The illustrators restrain themselves from actually taking his flesh in hand and eventually the crowd in the Grill Room starts to thin. The event began at five, actors’ dinner hour, and no doubt many here have shows to perform or attend. Teethadore will not, he knows, be invited to become a member. Their class, despised by polite society though it may be, is nevertheless several stations above his own. This is but a fleeting glimpse, a visit to a mountaintop he shall never dwell upon. He is planning his exit when he takes note of the lanky older gentleman ensconced in a chair in the far corner.

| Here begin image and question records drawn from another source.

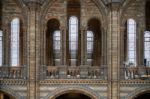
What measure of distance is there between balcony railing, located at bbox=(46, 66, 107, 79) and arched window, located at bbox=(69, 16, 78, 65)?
3.99m

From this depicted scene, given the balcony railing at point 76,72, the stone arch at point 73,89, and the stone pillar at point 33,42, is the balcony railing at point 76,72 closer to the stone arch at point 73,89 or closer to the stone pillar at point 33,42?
the stone arch at point 73,89

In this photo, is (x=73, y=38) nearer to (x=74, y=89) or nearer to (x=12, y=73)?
(x=74, y=89)

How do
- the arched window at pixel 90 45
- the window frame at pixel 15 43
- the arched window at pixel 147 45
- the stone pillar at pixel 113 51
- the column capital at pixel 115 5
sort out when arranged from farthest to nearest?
the arched window at pixel 90 45
the arched window at pixel 147 45
the window frame at pixel 15 43
the column capital at pixel 115 5
the stone pillar at pixel 113 51

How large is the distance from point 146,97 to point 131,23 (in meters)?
6.90

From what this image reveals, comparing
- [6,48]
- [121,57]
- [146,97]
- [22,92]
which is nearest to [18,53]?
[6,48]

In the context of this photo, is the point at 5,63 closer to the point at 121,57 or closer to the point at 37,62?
the point at 37,62

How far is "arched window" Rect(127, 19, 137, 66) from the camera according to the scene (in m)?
34.2

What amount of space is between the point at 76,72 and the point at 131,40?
5365 millimetres

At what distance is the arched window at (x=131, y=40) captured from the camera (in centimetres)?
3425

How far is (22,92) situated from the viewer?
31.7 metres

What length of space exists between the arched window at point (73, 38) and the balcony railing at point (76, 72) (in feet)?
13.1

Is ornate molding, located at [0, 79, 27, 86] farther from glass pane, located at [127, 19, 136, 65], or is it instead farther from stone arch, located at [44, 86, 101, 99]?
glass pane, located at [127, 19, 136, 65]

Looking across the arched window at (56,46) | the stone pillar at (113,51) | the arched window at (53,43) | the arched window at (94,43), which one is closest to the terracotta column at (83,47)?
the stone pillar at (113,51)

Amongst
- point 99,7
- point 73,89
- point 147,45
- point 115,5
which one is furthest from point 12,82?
point 147,45
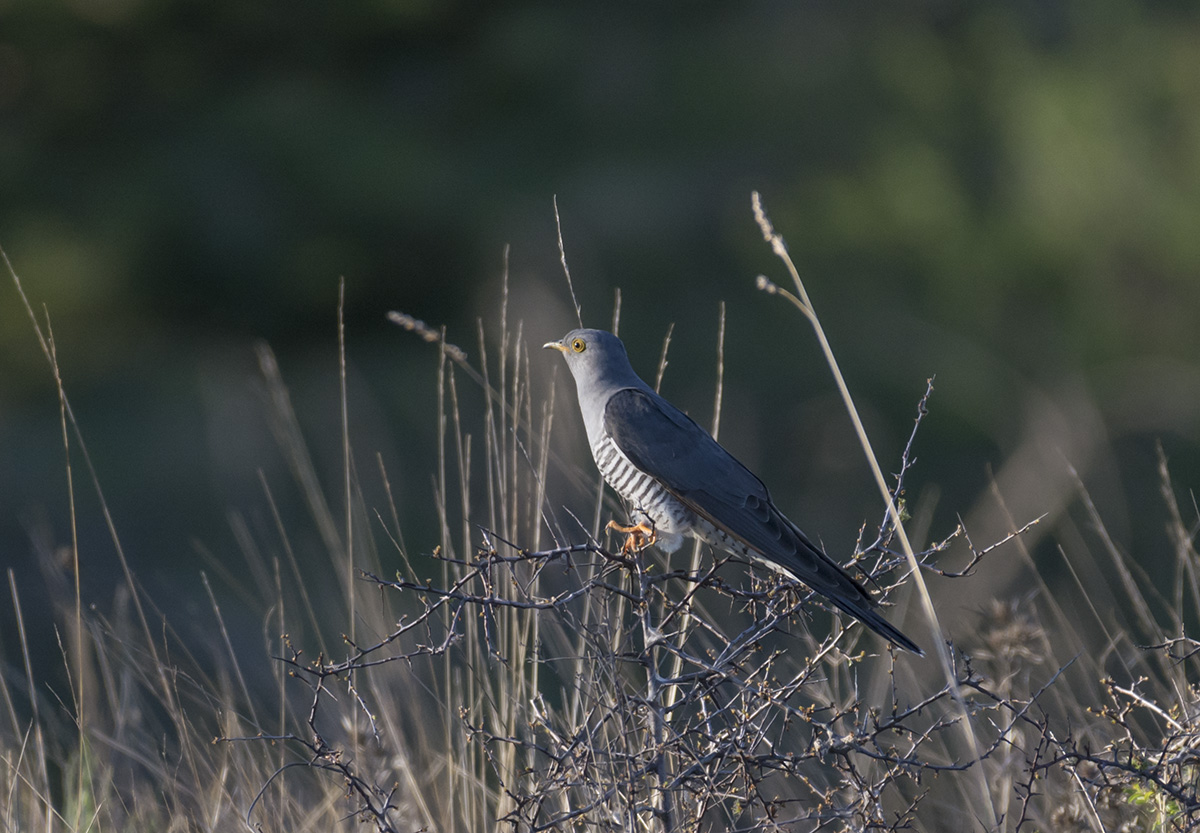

It is Joseph Jefferson, no other. Jefferson who trod the boards with Junius Brutus Booth, whose adopted daughter was the great Edwin’s first beloved wife, who breathed life into Our American Cousin , associated more now with the Lincoln murder than with its phenomenal success, veteran of hundreds, perhaps thousands of performances of Rip van Winkle , a breathing reliquary of American theater history—
Teethadore gathers his nerve and sits beside the legend.
“Sir—”
“That was very entertaining, young fellow. You kept your head.”
“Why thank you, sir.”
“An interesting character. Rather exhausting to portray him for any length of time, I should imagine.”
“He keeps me on my toes.”
“If you weren’t on your toes,” says the old man, “the patrons in the rear would not be able to see you.”
Teethadore smiles his own, less dentally revealing smile. Jefferson’s admo-nition that “there are no small roles, only small actors” has been applied often to him, appended with further comments regarding his lack of altitude.